#### [Data supplied]
----------------------------------------

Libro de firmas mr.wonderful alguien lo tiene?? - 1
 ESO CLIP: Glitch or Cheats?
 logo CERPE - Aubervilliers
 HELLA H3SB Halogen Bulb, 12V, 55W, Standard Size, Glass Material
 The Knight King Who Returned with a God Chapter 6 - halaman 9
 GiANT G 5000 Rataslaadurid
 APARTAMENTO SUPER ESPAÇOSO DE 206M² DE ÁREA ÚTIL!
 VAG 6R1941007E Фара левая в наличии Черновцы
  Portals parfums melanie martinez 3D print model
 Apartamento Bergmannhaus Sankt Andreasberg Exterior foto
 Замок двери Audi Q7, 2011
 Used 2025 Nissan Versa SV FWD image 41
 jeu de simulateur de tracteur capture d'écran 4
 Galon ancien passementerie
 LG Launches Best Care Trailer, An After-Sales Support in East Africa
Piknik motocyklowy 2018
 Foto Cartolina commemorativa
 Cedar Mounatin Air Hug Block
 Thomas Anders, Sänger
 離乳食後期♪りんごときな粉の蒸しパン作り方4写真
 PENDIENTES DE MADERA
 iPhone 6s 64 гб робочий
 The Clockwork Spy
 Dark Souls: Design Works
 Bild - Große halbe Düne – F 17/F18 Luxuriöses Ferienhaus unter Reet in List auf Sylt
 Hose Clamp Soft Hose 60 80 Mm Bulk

----------------------------------------

#### [What this task involves]
Copy the rows starting at the first one and ending at the row containing "The Clockwork Spy". Swap "Glitch" for "Bug" and keep everything else unchanged.

#### [Solution to this exercise]
Libro de firmas mr.wonderful alguien lo tiene?? - 1
 ESO CLIP: Bug or Cheats?
 logo CERPE - Aubervilliers
 HELLA H3SB Halogen Bulb, 12V, 55W, Standard Size, Glass Material
 The Knight King Who Returned with a God Chapter 6 - halaman 9
 GiANT G 5000 Rataslaadurid
 APARTAMENTO SUPER ESPAÇOSO DE 206M² DE ÁREA ÚTIL!
 VAG 6R1941007E Фара левая в наличии Черновцы
  Portals parfums melanie martinez 3D print model
 Apartamento Bergmannhaus Sankt Andreasberg Exterior foto
 Замок двери Audi Q7, 2011
 Used 2025 Nissan Versa SV FWD image 41
 jeu de simulateur de tracteur capture d'écran 4
 Galon ancien passementerie
 LG Launches Best Care Trailer, An After-Sales Support in East Africa
Piknik motocyklowy 2018
 Foto Cartolina commemorativa
 Cedar Mounatin Air Hug Block
 Thomas Anders, Sänger
 離乳食後期♪りんごときな粉の蒸しパン作り方4写真
 PENDIENTES DE MADERA
 iPhone 6s 64 гб робочий
 The Clockwork Spy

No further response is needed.